阮流筝应了声。周衍也不在意,退后两步,上下打量了金雪融一眼,表情夸张地皱起眉头,伸手在胸前比了个夸张的动作。
“那小子简直是……恐怖如斯啊,流筝。这才几天,你们宗门就成这样了?”
阮流筝没有接他的话。
他看着金雪融的脸。那张脸在昏迷中安静下来,眉头还是皱着,呼吸又浅又急。
他蹲下来,手指搭上金雪融的手腕。灵力探进去,在他经脉里走了一圈,像一条河从干涸的河床上流过。
什么都没有。没有魔气,没有禁制,没有被人动过手脚的痕迹。他把手收回来。
周衍在他旁边蹲下,神识也探了一遍,同样什么都没发现。他啧了一声,手指在膝盖上敲了两下。
“行为诡异,神魂错乱,偏偏身体里干干净净。”他偏过头看阮流筝,“你那个师弟,到底是什么来头?”
他说“不知道的,以为是魅魔呢,真是魅力四射啊”
阮流筝的眼皮垂下来,不理会周衍的打趣。“不知道。”
他是真的不知道了。原著在他手里像一匹被剪断的帛,线头散了一地,哪条都接不上。
他以为自己是那个穿针引线的人,现在才发现,线早就不是原来那根了。
阮流筝扶额感叹。
上帝视角体验卡没了。
周衍没有追问。
他蹲在那里,手指在金雪融眉间点了一下。
月光从洞府口照进来,落在那张苍白的脸上,把那道浅浅的眉头纹路照得很清楚。周衍忽然打了个响指。
“有了。”
他从袖中摸出一把匕首。
刃不长,巴掌大小,在月光下泛着冷白的光。
阮流筝按住他的手腕,周衍抬眼,嘴角弯了一下。
“放心,我有分寸。”
他把阮流筝的手拨开,匕首的刃尖在金雪融眉心轻轻一划。很浅的一道口子,血珠从伤口里渗出来,挂在皮肤上,在月光下是红的。
正常的红。
周衍把匕首翻过来,刃上的血顺着刀身往下淌,他用另一只手从储物袋里摸出一张符,黄纸朱砂,纹路很旧,折痕处有些发毛。
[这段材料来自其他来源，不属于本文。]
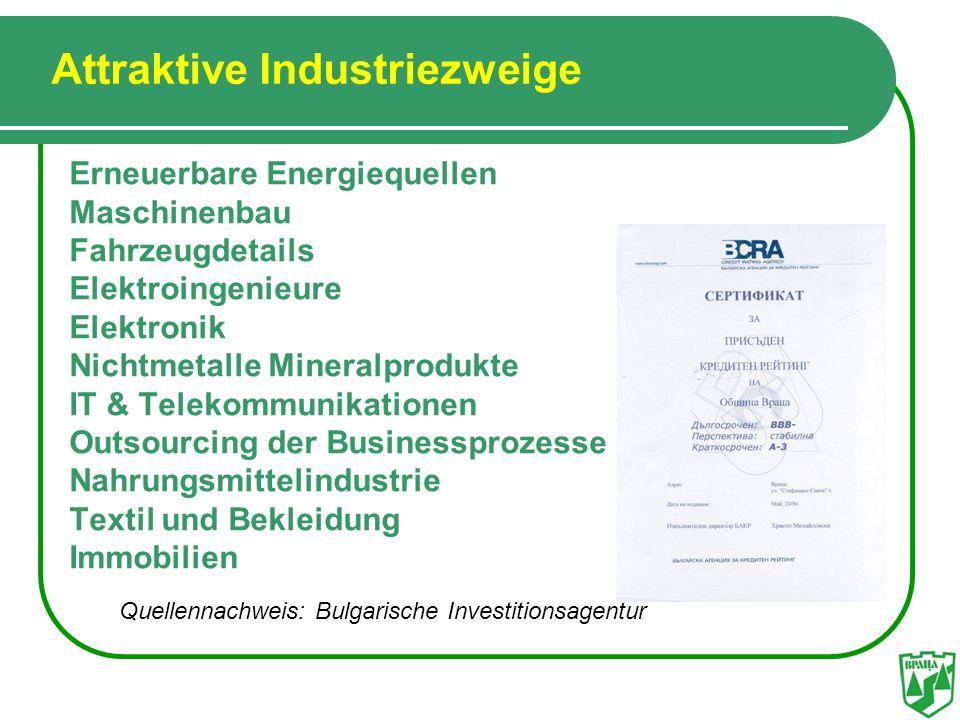 Attraktive Industriezweige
符纸在他指尖燃起来,火苗是青色的,舔着纸缘,把朱砂纹路烧成一道一道发光的线。
符纸烧尽,灰烬落在他掌心,他捻起一撮,撒在刃上。
血从红变黑。
那黑色在刃上凝成一滴,沉甸甸的,像融化的墨。
淡淡的魔气从血滴里渗出来,极淡,淡得让人可以忽视掉,但确实有。
周衍把那滴血举到月光下看了看,啧了一声,把匕首收回鞘里。
“病灶在身上,痕迹在血里。身体查不出,是因为东西不藏在身体里。”他顿了顿,“藏在神魂里。”
阮流筝看着那滴已经干涸的黑血,看着金雪融眉间那道正在愈合的细痕。
“神魂。”他重复了一遍。
周衍站起来,拍了拍袍子上的灰。
“这些东西,修为再高也查不出来。它们是冲着神魂去的,不是冲着身体。”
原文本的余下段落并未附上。